I’m trying to implement a Universal Differential Equation (UDE) based on a 2D diffusion PDE with an integrated neural network. I’m computing the diffusivity of a 2D matrix H with a forward scheme, and once I reach the the final state of H I compute the loss function and try to backpropagate the whole thing using Zygote.pullback() in order to update the weights of the neural network.
Since I am updating (overwriting) the H matrix at each time step, Zygote rightfully complains that “Mutating arrays is not supported”. I have tried to work around this by using Zygote.Buffer, but I still keep getting the error. I have also read most posts related to this issue, but I haven’t been able to find a solution to this. I’m using Julia 1.6.
Here is an overview of what my code does (I have omitted many parts, as the original code does many more things that I judge irrelevant to this issue):
# Train the UDE
# We get the model parameters to be trained
ps_UA = Flux.params(UA) # get the parameters of the NN
#data = Flux.Data.DataLoader((X, Y), batchsize=hyparams.batchsize, (X, Y), shuffle=false)
data = Dict("X"=>X, "Y"=>Y) # Get the input data
# Train the UDE for a given number of epochs
@epochs hyparams.epochs hybrid_train!(loss, ps_UA, data, opt, H, p, t, t₁)
Which calls
function hybrid_train!(loss, ps_UA, data, opt, H, p, t, t₁)

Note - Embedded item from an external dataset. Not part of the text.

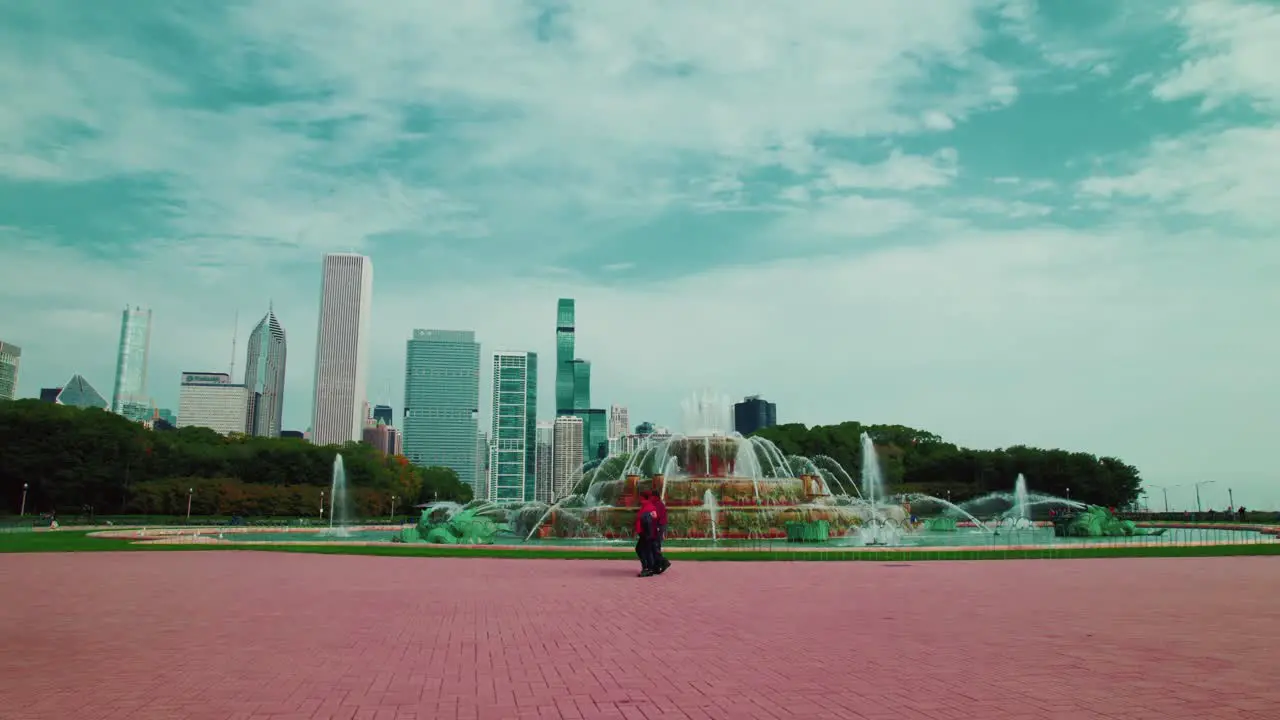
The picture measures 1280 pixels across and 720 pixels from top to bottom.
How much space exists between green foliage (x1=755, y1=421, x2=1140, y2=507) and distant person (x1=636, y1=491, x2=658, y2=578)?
262ft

    # Some previous code here
    # Retrieve model parameters
    ps_UA = Params(ps_UA)
    # back is a method that computes the product of the gradient so far with its argument.
    train_loss_UA, back_UA = Zygote.pullback(() -> loss(data, H, p, t, t₁), ps_UA)

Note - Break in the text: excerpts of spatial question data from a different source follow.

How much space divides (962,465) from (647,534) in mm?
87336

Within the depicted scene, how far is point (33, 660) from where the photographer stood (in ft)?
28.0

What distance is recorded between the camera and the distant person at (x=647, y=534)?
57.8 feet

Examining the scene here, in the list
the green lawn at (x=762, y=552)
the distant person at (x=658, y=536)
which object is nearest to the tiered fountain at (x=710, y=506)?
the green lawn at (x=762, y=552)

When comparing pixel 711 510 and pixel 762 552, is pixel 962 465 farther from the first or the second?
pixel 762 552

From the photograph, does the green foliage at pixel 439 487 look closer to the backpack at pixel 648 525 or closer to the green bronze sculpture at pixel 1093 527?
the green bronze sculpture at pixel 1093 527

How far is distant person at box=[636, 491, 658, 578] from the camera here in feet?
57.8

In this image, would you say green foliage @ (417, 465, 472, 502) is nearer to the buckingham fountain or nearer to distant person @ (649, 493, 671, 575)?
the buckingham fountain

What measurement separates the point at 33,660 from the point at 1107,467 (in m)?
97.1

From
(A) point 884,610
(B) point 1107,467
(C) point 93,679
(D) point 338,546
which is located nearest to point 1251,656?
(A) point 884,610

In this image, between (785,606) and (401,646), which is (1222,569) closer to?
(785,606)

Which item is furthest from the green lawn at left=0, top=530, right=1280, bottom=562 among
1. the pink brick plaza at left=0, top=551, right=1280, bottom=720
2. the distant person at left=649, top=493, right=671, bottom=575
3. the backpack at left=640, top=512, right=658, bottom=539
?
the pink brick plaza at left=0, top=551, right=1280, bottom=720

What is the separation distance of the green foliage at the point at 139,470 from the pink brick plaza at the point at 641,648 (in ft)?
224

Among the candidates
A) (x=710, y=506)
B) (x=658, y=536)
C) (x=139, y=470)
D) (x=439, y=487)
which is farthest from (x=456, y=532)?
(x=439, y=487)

    # Callback to track the training
    callback(train_loss_UA)
    # Apply back() to the correct type of 1.0 to get the gradient of loss.
    gs_UA = back_UA(one(train_loss_UA))
    # Insert what ever code you want here that needs gradient.
    Flux.update!(opt, ps_UA, gs_UA)
end
Based on a loss function which contains the forward scheme
function loss(data, H, p, t, t₁)
    l_H = 0.0f0
    # Compute l_H as the difference between the simulated H with UA(x) and H_ref
    iceflow!(H, UA, p,t,t₁)
    l_H = sqrt(Flux.Losses.mse(H, H_ref["H"][end]; agg=mean))
    return l_H
Where the forward scheme is defined here (this is a simplified version of the code):
function iceflow!(H, UA, p,t,t₁)
    # Manual explicit forward scheme implementation
    while t < t₁
        # Long chunk of code which computes the flux F in a staggered grid
        # Δt is defined to be stable
        dHdt = (F .+ inn(MB[:,:,year])) .* Δt  # dH for time step t
        # Use Zygote.Buffer in order to mutate matrix while being able to compute gradients
        H_buff = Zygote.Buffer(H)
        H_buff[2:end - 1,2:end - 1] .= max.(0.0, inn(H_buff) .+ dHdt)  # CODE FAILS HERE
        H = copy(H_Zygote)
        
        t += Δt
    end
end
So my problem is that I’m overwriting the H matrix at each time step, but Zygote cannot perform the pullback on that. Is there any clean workaround to this? Zygote.Buffer doesn’t seem to help here. Thanks in advance!